DATA SUPPLIED –

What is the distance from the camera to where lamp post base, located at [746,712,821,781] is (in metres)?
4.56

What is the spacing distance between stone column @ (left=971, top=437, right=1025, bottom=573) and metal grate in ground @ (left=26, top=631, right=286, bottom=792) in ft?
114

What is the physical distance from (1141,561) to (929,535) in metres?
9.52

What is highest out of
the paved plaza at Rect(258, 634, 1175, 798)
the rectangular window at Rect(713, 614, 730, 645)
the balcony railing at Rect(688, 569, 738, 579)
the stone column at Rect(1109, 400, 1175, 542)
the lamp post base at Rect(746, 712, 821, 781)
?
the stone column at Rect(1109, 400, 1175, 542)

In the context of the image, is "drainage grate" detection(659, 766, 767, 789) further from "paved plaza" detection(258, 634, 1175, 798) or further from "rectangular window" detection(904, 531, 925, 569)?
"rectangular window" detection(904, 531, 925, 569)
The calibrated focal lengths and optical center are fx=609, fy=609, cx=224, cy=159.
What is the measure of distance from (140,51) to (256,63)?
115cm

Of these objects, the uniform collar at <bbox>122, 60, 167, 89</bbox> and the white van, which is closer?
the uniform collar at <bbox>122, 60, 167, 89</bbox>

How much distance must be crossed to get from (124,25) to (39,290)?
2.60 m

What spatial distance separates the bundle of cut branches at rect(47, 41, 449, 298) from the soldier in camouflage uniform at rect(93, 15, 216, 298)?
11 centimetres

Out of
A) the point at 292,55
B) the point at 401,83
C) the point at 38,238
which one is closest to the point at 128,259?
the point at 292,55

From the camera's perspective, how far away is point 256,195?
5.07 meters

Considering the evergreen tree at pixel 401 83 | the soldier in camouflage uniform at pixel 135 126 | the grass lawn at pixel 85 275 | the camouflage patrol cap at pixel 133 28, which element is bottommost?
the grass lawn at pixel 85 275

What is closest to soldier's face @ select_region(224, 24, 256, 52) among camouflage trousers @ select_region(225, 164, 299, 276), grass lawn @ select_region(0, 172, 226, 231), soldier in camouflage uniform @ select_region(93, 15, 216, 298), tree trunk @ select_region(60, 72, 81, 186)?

GIVEN INSTRUCTION – Only the lines from the one that contains "From the camera's" to the end of the data should be output, exactly as they appear.

TASK SOLUTION –
From the camera's perspective, how far away is point 256,195?
5.07 meters

Considering the evergreen tree at pixel 401 83 | the soldier in camouflage uniform at pixel 135 126 | the grass lawn at pixel 85 275 | the camouflage patrol cap at pixel 133 28, which element is bottommost?
the grass lawn at pixel 85 275

What is closest to soldier's face @ select_region(224, 24, 256, 52) among camouflage trousers @ select_region(225, 164, 299, 276), grass lawn @ select_region(0, 172, 226, 231), soldier in camouflage uniform @ select_region(93, 15, 216, 298), tree trunk @ select_region(60, 72, 81, 186)?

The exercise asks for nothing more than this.